# [Work order 1]
Using the dovecot mailing-list thread, explain in one to three sentences why POP users who keep their messages on the server end up downloading their entire mailbox again.
# [Work order 2]
According to the dovecot mailing-list thread, about how many I/O operations per second does peak traffic push the SAN to?

*** Opening of Study text ***

O/H neil έγραψε:
We run around 5 dovecot (debian etch 1.0.rc15) POP/IMAP 'nodes' using the LVS load balancer and an NFS based SAN. it works pretty well. I love the robustness of load balancing POP/IMAP. We do a reasonable amount of throughput through these especially at peak times pushing our SAN to around 1.5k IOP/s
We currently have two issues with this setup. One of which is NFS index corruption issues we get due to NFS/dovecot locking. Basically the UUID list or a .index gets corrupt. This causes a full re-indexing of the mailbox / broken mailbox until i delete the indexes. In the UUID lists case the symptom tends to effect use who use POP rather than IMAP and insist on keeping messages on the server. Because it's corrupt it gets rebuilt one way or the other and the users email client proceeds to redownload the entire mailbox again until he remarks them to be saved. This tends to annoy the user a lot. After a bit of testing we do however expect this to be fixed by version 1.1. However if anyone has any comments on this I would certainly be interested.
The other issue is a little tricky to describe or even log effectively. Occasionally a node basically receives more connections than it is able to handle. The connection count goes through the roof for that node. It will go up way beyond 150 dovecot authentication threads and 100 or so active POP/IMAP dovecot threads. The IO_wait/cpu and memory usage also tends to be spiking at this point. The server gets to the tipping point where it can no longer serve it's POP/IMAP requests fast enough compared to the number of connections it's getting. I'd be fine with this but this creates some less than desirable symptoms:
- We obviously reach the auth thread cap eventually so any new auth requests basically get refused by the server. To the user this is a seen as an outlook/mail client re-auth pop-up request. This annoys them. Ideally if the server stops accepting auth requests it should fall off our load balancer until it can consistently accept them again. Since the LVS detects a node fail by whether the tcp port is still open this doesn't happen, since dovecot keeps the port open. This is obviously more an LVS issue and not for this mailing list I expect unless anyone has any config tweaking tips here? Perhaps try the (Weighted) Least Connections algorithm ? That way, every member of your cluster would get a roughly equal number of pop/imap requests/active connections. Also, give the persistent (-p) option a look. If you're sill running out, then perhaps you need to throw more hardware/disk spindles/nfsd threads at the problem.
Since the LVS detects a node fail by whether the tcp port is still open
That's not entirely true: LVS does not detect anything whatsoever regarding the health of the nodes. ldirectord works that way and instructs LVS via ipvsadm to add or remove nodes. Unfortunately ldirectord is very http centered and only does plain tcp connection stuff for the rest of the services (https and ftp have their own check_ functions too). Your options:
- It is fairly trivial to add something like
check_imap'' or
check_pop3'' along the lines ofcheck_http'' and
check_ftp'' to ldirectord, and use that to monitor your actual service and not the tcp socket status. Perl Modules Mail::POP3Client, Net::POP3, Mail::IMAPClient or Net::IMAP will probably come in handy. (untested) - use mon instead of ldirectord. it seems to have more monitoring options (http://mon.wiki.kernel.org/index.php/Monitors) (untested) - use heartbeat v2 style resource monitoring
we're running a similar setup and the one thing that troubled us were the index files. As soon as we set up each server to maintain its own index files on local disk (we could spare the disk space and CPU) and not on NFS we were fine. Mail still resides on NFS. YMMV of course.

*** Close of Study text ***
*** Opening of Recorded data ***

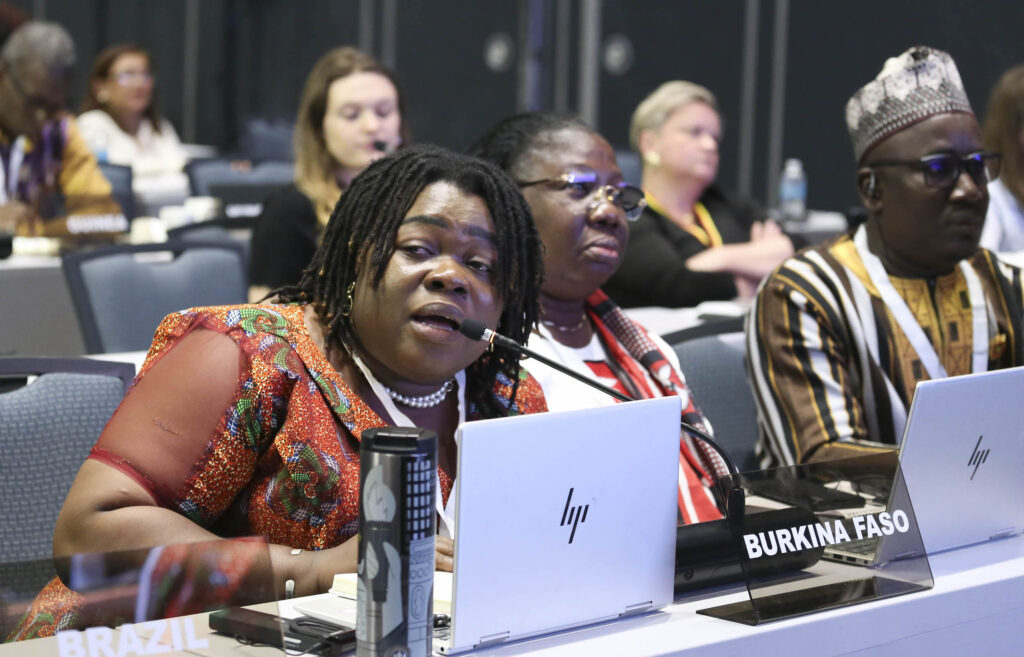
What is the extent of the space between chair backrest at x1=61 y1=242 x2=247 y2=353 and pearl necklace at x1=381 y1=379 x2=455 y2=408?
143 cm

*** Close of Recorded data ***

# [Written answer 1]
NFS/dovecot locking problems corrupt the UUID list, so it gets rebuilt. After that, the user's email client downloads the whole mailbox again until the user marks the messages to be saved.

# [Written answer 2]
Around 1.5k IOP/s.